**EJERCICIO:**
Responde a estas preguntas según el texto sobre la política y la pandemia:
(a) ¿Qué parte del PIB representa el sector turístico?
(b) ¿Qué personaje dice "Se puede poetizar sobre las nubes, pero las manzanas hay que morderlas", y en qué obra?
(c) ¿Cuántas pymes han cerrado por la pandemia del Covid-19?

La política es, por definición, el gobierno de la polis. Es decir que la política –y perdón por la obviedad- requiere que haya una polis, una ciudad, una comunidad, un grupo humano concreto, material, de carne y hueso. Esa comunidad tiene que decidir continuamente sobre un cierto número de cuestiones existenciales, desde las más dramáticas (hacer frente a un enemigo, por ejemplo), hasta las más domésticas (véase cómo organizar la economía), pero en todos los casos se trata de decisiones cuyo sujeto no puede ser otro que la propia comunidad, cuyas necesidades se miden con magnitudes igualmente concretas. “Se puede poetizar sobre las nubes, pero las manzanas hay que morderlas”, decía Mefistófeles en el Fausto de Goethe. Hoy, aquí y ahora, en España o en Francia, esas manzanas tienen muy mal color. En nuestro caso: el sector turístico representa el 14,6% del PIB, la industria del automóvil es el 11% del PIB, la hostelería es el 6,2% del PIB, en nuestro país hay casi tres millones de pequeñas y medianas empresas (pymes)… La pandemia del Covid-19 ha significado el cierre de más de 200.000 pymes, una contracción de más del 80% en el sector turístico, unas pérdidas del 75% en el sector de la hostelería, una caída de más del 30% en el sector del automóvil y, en términos más generales, un desmantelamiento acelerado de nuestra estructura social. ¿Y en este contexto vienen nuestros padres de la patria a decirnos que lo urgente es el coche eléctrico y la digitalización de las pymes? ¿En serio?

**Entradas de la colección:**
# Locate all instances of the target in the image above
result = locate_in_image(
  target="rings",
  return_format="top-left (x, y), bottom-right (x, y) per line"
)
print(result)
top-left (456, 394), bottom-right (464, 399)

**RESULTADO:**
(a) El 14,6% del PIB.
(b) Mefistófeles, en el Fausto de Goethe.
(c) Más de 200.000.